Total revenues grew to $3.60 billion from $3.52 billion in the same period last year. Net income improved to $278 million or $0.88 per share from $157 million or $0.46 per share in the prior-year period. Analysts had projected earnings of $0.98 per share.
The profit growth in the third quarter was driven by higher earnings at CNA Financial Corporation, Boardwalk Pipeline Partners LP and Loews Hotels & Co. This improvement was offset by lower results at Diamond Offshore Drilling Inc. and the parent company investment portfolio.
Loews saw an increase in CNA Financial’s earnings, driven by lower net catastrophe losses for the core property and casualty business, and a lower corporate tax rate. Earnings from Diamond Offshore were impacted by lower revenue, due to tough market conditions that affected rig utilization and average daily revenue, as well as a legal settlement.
The company now owns 100% of Boardwalk Pipeline which led to an increase in the division’s earnings. The segment’s profit also benefited from a lower corporate tax rate. Improved results at owned hotels, higher contributions from joint ventures in the Universal Orlando Resort as well as a lower corporate tax rate helped drive earnings growth at Loews Hotels & Co.

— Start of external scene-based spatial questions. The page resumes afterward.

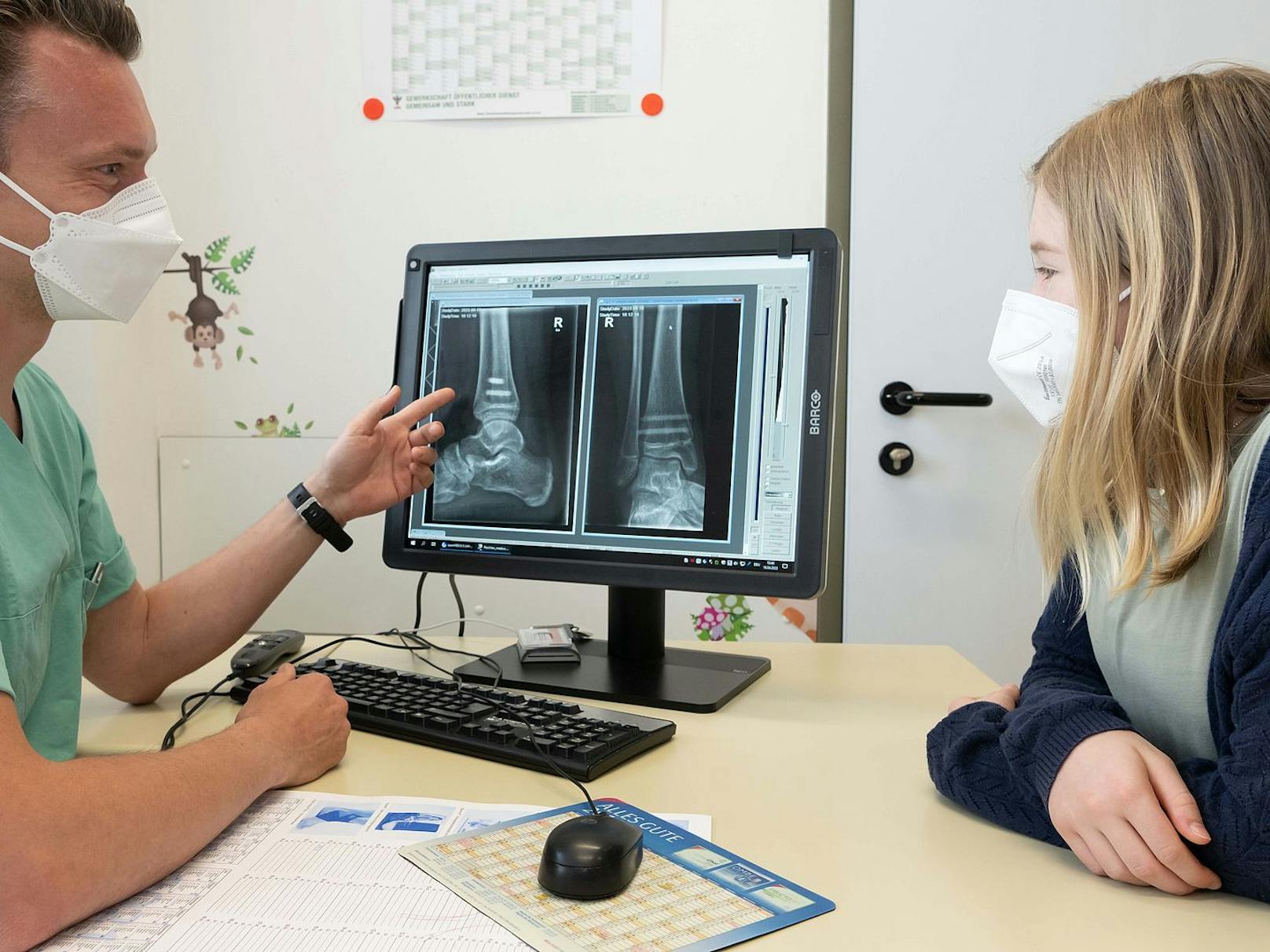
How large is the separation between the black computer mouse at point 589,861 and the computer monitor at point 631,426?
401 mm

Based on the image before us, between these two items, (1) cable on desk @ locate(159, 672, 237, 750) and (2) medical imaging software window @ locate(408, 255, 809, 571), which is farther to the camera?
(2) medical imaging software window @ locate(408, 255, 809, 571)

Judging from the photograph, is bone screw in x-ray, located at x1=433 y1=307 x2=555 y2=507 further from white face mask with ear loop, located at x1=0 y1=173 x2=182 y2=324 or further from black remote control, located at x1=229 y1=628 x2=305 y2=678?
white face mask with ear loop, located at x1=0 y1=173 x2=182 y2=324

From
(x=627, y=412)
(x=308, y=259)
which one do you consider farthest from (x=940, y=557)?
(x=308, y=259)

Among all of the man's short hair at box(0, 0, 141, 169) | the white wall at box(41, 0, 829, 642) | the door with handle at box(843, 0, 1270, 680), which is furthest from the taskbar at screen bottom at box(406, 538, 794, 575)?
the door with handle at box(843, 0, 1270, 680)

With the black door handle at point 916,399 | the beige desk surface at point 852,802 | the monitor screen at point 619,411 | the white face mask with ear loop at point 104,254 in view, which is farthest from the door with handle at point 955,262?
the white face mask with ear loop at point 104,254

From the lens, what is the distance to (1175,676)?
0.84 m

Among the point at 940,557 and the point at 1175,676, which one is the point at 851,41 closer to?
the point at 940,557

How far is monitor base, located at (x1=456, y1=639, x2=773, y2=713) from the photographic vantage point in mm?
1134

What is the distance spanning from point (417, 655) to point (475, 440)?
30 centimetres

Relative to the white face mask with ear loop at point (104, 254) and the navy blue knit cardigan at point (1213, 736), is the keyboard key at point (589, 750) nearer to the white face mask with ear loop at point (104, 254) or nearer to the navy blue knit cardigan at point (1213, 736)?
the navy blue knit cardigan at point (1213, 736)

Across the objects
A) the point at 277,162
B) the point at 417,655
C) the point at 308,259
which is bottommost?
the point at 417,655

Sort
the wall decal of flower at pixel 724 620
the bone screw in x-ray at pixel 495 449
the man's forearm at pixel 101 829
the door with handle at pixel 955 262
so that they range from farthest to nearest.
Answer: the wall decal of flower at pixel 724 620 < the door with handle at pixel 955 262 < the bone screw in x-ray at pixel 495 449 < the man's forearm at pixel 101 829

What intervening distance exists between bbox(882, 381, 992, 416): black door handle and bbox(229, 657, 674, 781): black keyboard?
43.6 inches

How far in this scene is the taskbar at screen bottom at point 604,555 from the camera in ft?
3.68
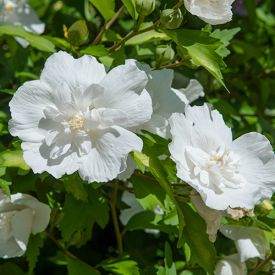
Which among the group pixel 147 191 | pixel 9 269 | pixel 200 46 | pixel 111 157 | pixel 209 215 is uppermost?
pixel 200 46

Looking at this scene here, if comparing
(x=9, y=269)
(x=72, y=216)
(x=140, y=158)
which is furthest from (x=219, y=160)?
(x=9, y=269)

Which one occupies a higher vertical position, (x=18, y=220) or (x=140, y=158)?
(x=140, y=158)

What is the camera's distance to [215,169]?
1.38 metres

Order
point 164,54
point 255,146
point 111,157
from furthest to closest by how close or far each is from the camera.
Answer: point 164,54 < point 255,146 < point 111,157

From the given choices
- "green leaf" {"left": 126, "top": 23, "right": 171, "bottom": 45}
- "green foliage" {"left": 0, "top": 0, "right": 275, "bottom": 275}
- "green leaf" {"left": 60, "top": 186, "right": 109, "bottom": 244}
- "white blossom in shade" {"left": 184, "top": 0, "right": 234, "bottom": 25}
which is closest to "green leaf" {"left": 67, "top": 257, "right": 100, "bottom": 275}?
"green foliage" {"left": 0, "top": 0, "right": 275, "bottom": 275}

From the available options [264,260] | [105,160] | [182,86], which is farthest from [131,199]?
[105,160]

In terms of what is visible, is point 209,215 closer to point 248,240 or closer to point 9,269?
point 248,240

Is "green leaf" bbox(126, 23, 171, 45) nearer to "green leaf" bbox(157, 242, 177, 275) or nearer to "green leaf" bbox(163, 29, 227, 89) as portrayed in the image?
"green leaf" bbox(163, 29, 227, 89)

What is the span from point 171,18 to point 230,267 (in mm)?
555

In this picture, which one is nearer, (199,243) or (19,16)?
(199,243)

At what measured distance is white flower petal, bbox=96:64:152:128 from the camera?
1.36 meters

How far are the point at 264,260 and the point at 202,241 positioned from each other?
22 centimetres

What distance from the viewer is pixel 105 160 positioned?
134cm

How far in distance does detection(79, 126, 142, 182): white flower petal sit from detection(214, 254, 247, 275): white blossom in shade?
0.36 meters
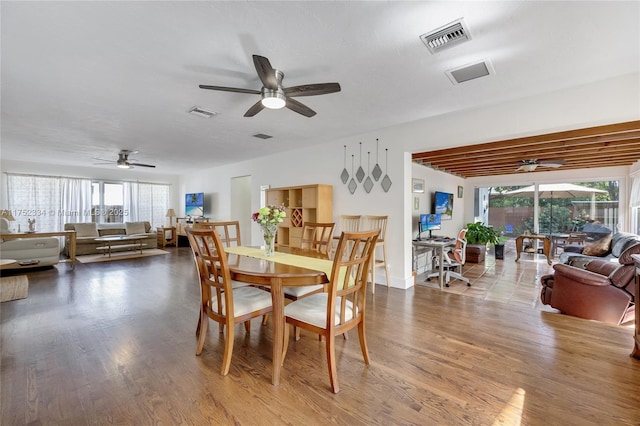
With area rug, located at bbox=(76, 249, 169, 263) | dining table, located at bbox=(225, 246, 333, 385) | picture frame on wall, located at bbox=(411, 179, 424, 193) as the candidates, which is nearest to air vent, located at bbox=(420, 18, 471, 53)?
dining table, located at bbox=(225, 246, 333, 385)

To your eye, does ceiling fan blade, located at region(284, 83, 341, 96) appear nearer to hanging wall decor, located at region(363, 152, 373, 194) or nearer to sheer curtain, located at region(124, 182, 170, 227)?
hanging wall decor, located at region(363, 152, 373, 194)

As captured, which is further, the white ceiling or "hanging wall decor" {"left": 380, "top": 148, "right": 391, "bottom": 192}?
"hanging wall decor" {"left": 380, "top": 148, "right": 391, "bottom": 192}

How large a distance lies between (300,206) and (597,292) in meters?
4.06

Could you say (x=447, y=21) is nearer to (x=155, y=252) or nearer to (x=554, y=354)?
(x=554, y=354)

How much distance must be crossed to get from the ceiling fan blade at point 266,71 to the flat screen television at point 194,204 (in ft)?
22.5

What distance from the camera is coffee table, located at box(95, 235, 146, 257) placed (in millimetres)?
6617

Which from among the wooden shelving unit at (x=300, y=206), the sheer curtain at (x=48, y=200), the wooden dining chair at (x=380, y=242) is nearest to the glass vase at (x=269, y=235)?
the wooden dining chair at (x=380, y=242)

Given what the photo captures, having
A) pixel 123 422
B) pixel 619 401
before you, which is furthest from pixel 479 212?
pixel 123 422

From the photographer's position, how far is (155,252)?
727 centimetres

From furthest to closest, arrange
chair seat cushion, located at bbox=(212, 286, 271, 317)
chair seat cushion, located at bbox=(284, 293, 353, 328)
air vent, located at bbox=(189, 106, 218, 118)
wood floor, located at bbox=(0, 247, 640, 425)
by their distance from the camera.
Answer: air vent, located at bbox=(189, 106, 218, 118) < chair seat cushion, located at bbox=(212, 286, 271, 317) < chair seat cushion, located at bbox=(284, 293, 353, 328) < wood floor, located at bbox=(0, 247, 640, 425)

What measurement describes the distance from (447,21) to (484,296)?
3.44m

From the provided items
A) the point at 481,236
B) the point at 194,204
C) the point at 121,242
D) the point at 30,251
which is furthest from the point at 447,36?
the point at 121,242

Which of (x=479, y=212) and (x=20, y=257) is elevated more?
(x=479, y=212)

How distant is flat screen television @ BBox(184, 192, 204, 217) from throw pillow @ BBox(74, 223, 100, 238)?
89.7 inches
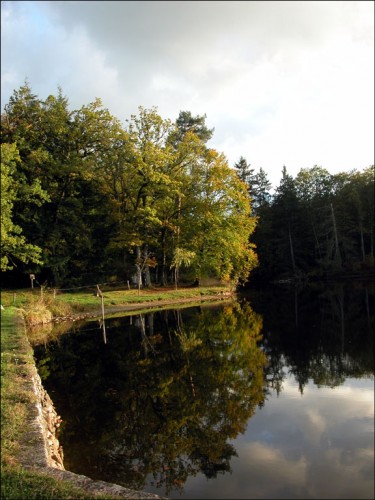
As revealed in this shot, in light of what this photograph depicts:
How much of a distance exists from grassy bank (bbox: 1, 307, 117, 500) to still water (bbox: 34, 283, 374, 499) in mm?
1187

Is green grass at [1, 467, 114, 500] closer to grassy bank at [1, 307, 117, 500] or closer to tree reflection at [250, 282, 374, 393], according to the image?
grassy bank at [1, 307, 117, 500]

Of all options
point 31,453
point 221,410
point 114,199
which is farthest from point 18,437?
point 114,199

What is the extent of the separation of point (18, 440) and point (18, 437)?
0.09 meters

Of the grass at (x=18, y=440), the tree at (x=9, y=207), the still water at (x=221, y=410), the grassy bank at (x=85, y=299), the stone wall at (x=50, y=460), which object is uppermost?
the tree at (x=9, y=207)

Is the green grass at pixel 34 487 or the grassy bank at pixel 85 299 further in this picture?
the grassy bank at pixel 85 299

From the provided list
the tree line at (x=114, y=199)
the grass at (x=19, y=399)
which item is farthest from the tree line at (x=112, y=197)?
the grass at (x=19, y=399)

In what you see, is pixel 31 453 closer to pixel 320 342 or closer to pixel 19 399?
pixel 19 399

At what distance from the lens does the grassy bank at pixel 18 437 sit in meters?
5.03

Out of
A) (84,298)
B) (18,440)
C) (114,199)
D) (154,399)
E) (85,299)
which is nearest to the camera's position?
(18,440)

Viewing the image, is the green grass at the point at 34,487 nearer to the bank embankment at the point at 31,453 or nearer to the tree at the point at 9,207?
the bank embankment at the point at 31,453

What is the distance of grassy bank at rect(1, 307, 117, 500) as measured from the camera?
198 inches

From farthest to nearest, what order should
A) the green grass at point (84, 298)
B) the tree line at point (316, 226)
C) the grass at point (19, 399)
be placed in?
1. the tree line at point (316, 226)
2. the green grass at point (84, 298)
3. the grass at point (19, 399)

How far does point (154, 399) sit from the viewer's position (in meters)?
10.6

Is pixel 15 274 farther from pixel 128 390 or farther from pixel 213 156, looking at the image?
pixel 128 390
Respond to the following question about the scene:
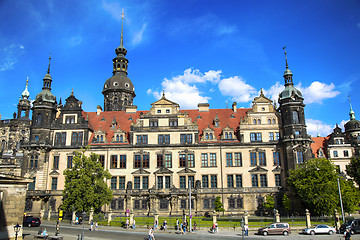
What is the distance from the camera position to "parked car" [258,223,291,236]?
34.5m

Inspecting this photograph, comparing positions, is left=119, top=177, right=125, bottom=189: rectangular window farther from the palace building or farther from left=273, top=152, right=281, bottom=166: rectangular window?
left=273, top=152, right=281, bottom=166: rectangular window

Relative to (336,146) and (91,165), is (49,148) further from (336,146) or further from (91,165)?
(336,146)

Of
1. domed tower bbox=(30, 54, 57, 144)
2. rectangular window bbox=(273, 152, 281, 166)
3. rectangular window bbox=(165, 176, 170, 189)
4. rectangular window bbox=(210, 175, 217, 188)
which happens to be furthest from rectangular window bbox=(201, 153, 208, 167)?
domed tower bbox=(30, 54, 57, 144)

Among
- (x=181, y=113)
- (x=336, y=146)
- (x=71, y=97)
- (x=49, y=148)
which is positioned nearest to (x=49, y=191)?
(x=49, y=148)

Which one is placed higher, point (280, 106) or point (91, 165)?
point (280, 106)

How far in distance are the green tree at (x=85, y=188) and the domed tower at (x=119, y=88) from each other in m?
29.8

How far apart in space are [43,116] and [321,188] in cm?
4799

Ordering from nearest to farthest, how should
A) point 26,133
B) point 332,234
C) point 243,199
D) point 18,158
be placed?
1. point 332,234
2. point 243,199
3. point 18,158
4. point 26,133

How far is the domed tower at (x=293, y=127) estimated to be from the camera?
52.2m

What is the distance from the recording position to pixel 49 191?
53.2 m

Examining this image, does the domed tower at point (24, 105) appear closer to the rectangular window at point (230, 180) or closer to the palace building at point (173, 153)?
the palace building at point (173, 153)

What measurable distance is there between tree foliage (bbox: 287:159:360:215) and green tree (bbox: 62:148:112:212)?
93.1 feet

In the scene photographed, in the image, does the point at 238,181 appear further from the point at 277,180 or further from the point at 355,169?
the point at 355,169

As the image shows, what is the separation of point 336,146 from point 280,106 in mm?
16838
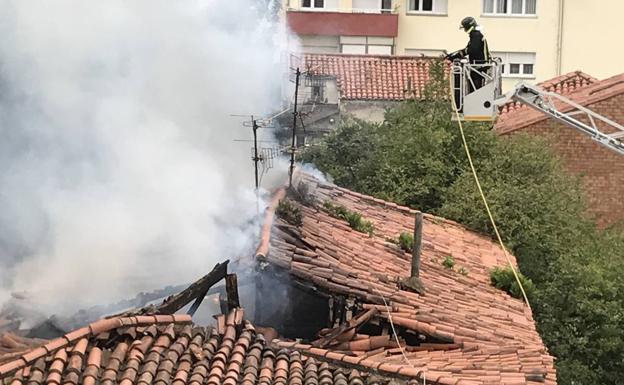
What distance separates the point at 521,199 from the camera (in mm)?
17938

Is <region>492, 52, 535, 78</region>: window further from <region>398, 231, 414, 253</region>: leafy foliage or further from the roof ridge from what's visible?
the roof ridge

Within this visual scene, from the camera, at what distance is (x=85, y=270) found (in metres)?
11.3

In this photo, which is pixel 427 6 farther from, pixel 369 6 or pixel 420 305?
pixel 420 305

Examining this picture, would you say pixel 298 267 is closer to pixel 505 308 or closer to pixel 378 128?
pixel 505 308

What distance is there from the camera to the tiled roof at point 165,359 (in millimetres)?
8336

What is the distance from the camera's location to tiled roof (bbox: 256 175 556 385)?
32.2 feet

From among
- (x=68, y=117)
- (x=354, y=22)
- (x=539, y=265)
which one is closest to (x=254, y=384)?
(x=68, y=117)

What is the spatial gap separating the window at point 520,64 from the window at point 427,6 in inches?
95.2

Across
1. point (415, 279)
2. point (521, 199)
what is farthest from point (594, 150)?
point (415, 279)

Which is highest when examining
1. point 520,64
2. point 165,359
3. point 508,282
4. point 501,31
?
point 501,31

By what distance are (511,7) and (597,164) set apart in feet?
47.3

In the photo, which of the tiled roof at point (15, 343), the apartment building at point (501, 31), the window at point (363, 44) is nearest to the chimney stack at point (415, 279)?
the tiled roof at point (15, 343)

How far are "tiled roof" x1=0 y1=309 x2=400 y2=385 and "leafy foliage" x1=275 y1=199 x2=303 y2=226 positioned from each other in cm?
330

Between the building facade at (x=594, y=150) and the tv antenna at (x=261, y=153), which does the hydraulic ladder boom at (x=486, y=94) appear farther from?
the building facade at (x=594, y=150)
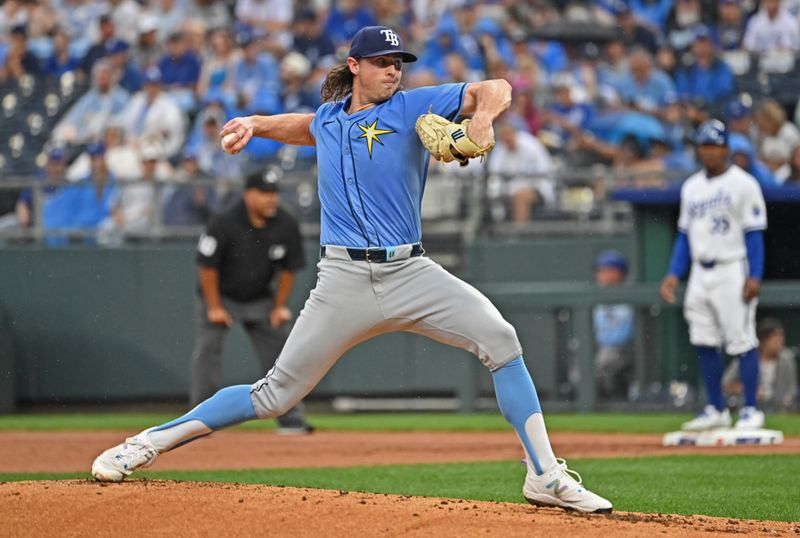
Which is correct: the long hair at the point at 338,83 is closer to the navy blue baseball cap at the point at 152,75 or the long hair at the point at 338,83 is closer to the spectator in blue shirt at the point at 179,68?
the navy blue baseball cap at the point at 152,75

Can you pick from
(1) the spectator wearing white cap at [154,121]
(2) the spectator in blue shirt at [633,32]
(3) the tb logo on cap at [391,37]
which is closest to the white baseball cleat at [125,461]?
(3) the tb logo on cap at [391,37]

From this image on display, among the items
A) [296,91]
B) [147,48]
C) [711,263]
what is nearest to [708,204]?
[711,263]

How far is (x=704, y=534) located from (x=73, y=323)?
414 inches

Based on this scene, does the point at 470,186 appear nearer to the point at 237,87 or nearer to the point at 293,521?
the point at 237,87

Income from the Loews Corporation investment portfolio fell mainly due to weaker returns on equity securities and alternatives, as well as a lower overall investment balance caused mainly by the purchase of the Boardwalk units in July 2018.
During the third quarter, the company repurchased 1.8 million shares of its common stock for a total value of $88 million. At September 30, there were 314.9 million shares of Loews common stock outstanding. Book value per share increased to $60.18 at September 30, 2018 from $57.83 at December 31, 2017.
Loews’ shares are down over 7% so far this year and looking at the past three months, the stock is down 9%.